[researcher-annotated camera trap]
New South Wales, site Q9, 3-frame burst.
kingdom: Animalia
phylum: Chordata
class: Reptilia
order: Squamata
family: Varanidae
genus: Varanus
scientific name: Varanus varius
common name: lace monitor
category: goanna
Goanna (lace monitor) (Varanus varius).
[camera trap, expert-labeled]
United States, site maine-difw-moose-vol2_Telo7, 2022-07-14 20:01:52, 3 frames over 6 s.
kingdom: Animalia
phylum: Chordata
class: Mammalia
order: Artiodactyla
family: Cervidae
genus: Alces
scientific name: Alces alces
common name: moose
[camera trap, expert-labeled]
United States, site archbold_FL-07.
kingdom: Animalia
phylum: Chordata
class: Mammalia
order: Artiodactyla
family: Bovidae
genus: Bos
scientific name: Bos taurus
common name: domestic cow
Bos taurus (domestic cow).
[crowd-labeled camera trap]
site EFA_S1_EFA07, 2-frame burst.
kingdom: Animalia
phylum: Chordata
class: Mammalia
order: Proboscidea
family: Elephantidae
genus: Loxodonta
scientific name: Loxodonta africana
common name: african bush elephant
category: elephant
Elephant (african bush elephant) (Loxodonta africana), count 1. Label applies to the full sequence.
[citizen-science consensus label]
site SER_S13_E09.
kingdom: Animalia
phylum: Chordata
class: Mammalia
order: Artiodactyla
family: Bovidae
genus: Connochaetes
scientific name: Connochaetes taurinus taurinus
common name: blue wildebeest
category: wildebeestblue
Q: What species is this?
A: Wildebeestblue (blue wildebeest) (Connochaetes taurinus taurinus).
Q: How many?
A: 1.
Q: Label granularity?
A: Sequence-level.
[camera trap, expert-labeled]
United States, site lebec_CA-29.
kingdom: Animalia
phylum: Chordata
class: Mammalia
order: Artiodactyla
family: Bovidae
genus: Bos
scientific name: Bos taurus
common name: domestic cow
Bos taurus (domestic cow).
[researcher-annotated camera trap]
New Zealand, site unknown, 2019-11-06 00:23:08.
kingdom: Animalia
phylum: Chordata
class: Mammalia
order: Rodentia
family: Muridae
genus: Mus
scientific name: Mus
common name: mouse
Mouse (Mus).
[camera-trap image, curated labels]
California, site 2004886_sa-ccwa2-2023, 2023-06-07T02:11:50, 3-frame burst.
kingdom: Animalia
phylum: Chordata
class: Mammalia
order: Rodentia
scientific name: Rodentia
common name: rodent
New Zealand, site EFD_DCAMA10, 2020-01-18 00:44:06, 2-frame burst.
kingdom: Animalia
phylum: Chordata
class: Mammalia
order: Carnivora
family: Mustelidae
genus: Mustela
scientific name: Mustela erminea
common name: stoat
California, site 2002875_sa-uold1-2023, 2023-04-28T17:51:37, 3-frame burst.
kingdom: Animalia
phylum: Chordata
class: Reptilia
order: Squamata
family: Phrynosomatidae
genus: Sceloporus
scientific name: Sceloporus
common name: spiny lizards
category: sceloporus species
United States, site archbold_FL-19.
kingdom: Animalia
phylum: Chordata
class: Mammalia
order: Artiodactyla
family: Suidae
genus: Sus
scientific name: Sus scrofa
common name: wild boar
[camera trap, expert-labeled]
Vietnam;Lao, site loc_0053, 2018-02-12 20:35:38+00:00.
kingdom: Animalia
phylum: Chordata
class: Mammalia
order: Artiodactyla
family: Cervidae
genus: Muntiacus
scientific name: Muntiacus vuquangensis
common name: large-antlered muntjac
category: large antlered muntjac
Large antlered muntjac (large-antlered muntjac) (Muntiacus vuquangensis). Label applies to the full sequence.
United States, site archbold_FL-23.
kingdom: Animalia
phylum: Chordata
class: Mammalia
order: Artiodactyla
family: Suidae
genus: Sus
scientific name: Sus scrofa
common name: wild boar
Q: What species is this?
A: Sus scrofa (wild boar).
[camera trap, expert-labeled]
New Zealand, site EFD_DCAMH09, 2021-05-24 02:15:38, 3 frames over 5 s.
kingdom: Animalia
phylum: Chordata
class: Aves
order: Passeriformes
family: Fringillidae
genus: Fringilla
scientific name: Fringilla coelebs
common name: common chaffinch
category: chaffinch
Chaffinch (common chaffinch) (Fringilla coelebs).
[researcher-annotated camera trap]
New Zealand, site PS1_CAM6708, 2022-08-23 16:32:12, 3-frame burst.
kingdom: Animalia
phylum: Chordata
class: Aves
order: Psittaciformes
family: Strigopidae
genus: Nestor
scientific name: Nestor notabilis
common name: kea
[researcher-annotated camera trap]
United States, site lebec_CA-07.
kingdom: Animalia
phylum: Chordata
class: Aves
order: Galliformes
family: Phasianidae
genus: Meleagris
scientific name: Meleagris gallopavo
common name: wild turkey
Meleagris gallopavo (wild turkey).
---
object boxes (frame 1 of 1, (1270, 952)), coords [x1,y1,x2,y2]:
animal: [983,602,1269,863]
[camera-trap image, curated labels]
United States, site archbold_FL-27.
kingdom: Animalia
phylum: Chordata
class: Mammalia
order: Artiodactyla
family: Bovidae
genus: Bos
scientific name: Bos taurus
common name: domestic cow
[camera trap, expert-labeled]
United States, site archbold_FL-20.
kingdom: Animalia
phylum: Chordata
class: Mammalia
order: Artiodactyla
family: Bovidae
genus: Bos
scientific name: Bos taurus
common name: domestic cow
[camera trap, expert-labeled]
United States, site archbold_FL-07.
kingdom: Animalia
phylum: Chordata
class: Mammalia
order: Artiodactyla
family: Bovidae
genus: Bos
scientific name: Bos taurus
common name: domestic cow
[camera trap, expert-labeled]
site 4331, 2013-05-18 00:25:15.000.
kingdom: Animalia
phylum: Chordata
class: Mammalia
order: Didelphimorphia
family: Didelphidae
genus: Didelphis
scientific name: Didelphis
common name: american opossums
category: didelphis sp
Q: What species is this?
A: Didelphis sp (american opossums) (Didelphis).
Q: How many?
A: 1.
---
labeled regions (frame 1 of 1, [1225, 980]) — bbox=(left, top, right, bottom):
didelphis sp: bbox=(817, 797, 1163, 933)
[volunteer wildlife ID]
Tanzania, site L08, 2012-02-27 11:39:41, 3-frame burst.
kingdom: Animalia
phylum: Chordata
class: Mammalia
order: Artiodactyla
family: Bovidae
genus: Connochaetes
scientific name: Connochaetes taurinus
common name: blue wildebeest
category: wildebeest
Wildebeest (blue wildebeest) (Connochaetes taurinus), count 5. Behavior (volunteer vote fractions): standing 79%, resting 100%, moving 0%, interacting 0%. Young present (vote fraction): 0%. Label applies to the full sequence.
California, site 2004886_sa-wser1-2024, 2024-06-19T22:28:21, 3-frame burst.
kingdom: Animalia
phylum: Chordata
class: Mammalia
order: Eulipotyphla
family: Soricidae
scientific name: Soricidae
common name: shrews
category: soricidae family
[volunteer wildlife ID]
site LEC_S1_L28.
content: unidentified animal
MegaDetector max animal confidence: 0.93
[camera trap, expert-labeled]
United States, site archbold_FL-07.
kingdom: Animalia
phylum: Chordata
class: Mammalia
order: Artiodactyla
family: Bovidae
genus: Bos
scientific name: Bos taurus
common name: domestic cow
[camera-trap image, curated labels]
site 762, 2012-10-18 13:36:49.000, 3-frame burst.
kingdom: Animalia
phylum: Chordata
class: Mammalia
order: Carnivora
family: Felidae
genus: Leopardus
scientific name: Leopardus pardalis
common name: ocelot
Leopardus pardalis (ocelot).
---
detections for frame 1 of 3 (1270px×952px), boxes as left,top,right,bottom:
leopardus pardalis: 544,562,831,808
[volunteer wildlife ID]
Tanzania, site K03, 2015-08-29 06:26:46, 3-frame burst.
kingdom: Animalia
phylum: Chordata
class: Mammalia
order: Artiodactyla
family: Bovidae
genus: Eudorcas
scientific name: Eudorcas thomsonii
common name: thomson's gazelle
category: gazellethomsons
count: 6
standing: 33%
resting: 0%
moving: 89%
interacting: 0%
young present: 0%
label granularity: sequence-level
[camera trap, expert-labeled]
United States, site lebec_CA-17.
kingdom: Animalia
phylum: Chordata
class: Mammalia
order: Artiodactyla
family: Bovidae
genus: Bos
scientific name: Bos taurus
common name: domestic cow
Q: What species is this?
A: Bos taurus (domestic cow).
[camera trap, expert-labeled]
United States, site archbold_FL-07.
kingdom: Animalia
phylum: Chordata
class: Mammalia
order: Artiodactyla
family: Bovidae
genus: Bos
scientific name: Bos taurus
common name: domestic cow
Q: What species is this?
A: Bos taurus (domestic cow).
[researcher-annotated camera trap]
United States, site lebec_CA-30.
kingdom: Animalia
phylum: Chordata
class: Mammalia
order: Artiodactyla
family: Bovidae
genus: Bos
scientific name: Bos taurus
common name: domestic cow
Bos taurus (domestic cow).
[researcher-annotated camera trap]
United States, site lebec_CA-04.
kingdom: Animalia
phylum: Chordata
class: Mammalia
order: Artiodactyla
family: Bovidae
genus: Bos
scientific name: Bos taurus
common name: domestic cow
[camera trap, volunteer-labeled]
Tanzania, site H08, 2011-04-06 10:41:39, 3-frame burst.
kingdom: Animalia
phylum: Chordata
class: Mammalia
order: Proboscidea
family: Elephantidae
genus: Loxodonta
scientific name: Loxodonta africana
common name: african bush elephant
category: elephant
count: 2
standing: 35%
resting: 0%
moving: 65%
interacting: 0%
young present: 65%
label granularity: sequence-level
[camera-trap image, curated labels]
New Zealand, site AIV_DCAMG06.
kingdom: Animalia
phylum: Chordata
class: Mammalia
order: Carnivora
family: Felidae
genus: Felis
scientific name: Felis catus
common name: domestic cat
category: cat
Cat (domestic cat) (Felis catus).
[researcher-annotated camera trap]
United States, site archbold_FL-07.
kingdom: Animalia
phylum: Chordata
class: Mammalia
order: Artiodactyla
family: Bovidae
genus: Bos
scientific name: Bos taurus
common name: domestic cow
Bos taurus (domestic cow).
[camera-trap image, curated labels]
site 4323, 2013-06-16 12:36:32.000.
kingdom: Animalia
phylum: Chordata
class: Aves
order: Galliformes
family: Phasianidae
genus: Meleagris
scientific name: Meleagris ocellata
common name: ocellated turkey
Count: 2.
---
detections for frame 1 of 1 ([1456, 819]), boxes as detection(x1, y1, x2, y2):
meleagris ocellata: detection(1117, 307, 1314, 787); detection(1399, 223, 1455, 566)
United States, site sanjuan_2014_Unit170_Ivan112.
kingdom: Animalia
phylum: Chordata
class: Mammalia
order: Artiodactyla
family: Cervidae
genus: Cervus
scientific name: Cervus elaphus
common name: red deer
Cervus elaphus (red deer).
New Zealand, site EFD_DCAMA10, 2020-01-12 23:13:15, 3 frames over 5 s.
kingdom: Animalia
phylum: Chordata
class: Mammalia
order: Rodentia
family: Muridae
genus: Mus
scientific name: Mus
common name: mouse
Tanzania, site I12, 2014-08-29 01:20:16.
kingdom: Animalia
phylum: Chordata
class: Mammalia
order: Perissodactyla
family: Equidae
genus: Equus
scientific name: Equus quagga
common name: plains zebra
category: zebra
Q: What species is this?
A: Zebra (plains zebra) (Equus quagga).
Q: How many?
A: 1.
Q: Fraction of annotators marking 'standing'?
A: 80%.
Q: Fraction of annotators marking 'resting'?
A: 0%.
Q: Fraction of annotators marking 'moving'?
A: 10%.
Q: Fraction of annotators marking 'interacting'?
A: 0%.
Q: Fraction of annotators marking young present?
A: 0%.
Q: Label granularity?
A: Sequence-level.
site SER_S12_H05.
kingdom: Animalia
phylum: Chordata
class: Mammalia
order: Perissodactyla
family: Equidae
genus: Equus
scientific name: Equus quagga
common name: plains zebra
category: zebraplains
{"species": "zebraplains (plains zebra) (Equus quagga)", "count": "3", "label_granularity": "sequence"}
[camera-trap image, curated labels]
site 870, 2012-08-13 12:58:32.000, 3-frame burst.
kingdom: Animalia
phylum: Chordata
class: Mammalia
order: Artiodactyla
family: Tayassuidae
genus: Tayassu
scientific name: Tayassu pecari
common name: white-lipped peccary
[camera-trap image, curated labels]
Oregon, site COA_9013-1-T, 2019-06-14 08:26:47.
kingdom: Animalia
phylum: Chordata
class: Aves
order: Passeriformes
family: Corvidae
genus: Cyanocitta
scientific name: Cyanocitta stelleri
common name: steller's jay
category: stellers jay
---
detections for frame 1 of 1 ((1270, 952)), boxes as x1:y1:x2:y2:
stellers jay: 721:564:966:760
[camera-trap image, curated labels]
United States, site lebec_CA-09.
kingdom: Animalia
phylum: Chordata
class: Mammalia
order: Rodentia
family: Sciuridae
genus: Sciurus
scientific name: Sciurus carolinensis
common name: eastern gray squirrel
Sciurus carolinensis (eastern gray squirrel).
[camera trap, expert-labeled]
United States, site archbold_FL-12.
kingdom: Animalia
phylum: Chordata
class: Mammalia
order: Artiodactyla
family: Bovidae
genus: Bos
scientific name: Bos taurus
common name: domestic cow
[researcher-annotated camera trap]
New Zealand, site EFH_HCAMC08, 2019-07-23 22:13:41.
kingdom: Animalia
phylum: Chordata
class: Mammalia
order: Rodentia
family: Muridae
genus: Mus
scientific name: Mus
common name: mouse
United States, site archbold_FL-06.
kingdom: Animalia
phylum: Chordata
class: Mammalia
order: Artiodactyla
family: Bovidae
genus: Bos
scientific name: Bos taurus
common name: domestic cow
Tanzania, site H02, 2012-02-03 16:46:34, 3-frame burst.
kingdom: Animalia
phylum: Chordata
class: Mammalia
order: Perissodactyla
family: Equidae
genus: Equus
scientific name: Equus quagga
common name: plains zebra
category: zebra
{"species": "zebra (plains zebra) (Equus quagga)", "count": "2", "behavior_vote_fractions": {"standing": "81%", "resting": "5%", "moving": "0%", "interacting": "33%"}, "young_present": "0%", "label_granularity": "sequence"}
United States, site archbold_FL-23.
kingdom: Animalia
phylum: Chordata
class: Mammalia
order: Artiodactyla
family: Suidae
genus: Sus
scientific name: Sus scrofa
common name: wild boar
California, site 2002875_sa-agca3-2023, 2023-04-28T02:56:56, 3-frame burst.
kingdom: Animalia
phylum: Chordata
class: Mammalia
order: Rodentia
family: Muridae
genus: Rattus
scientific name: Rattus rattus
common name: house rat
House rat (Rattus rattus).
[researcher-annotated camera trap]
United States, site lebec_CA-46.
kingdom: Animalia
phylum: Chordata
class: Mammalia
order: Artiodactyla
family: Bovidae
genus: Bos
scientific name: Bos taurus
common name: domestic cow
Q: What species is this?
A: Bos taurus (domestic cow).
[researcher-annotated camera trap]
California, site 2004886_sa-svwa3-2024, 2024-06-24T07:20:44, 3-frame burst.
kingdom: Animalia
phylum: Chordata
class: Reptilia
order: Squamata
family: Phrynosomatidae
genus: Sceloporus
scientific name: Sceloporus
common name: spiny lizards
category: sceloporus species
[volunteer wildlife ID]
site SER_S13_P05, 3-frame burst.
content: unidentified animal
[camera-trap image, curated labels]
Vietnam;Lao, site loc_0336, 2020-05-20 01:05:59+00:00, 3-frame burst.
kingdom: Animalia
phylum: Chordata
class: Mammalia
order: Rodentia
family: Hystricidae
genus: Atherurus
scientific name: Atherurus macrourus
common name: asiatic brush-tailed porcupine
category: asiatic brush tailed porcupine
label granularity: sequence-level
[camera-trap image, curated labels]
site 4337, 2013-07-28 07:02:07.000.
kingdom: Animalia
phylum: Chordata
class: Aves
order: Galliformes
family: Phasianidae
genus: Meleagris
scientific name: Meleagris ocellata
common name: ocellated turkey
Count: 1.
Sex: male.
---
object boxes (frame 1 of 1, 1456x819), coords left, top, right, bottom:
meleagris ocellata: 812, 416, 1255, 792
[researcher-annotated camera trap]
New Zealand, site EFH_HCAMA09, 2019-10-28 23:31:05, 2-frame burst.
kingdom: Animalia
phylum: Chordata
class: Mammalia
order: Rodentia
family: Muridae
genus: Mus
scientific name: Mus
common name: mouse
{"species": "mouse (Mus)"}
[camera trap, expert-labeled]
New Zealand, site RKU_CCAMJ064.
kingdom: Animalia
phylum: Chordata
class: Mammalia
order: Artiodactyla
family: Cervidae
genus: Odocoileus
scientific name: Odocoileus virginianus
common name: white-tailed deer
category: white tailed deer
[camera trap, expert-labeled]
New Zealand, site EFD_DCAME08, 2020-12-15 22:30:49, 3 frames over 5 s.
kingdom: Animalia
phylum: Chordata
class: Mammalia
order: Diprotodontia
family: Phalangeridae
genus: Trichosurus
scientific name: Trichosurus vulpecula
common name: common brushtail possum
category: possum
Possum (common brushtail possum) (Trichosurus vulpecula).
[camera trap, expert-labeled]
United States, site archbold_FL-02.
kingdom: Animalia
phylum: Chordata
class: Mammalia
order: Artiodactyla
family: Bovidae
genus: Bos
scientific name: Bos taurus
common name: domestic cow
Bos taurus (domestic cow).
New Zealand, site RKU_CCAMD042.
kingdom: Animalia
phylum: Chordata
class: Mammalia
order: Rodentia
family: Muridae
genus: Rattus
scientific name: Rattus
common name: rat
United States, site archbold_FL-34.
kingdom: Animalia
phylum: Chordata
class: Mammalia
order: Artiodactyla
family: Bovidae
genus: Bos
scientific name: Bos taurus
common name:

○ ○ ○ ○ ○ ○ ○

**To do:** Return one number, the count of lines in the records holding the word "marking".

**Answer for this exercise:** 5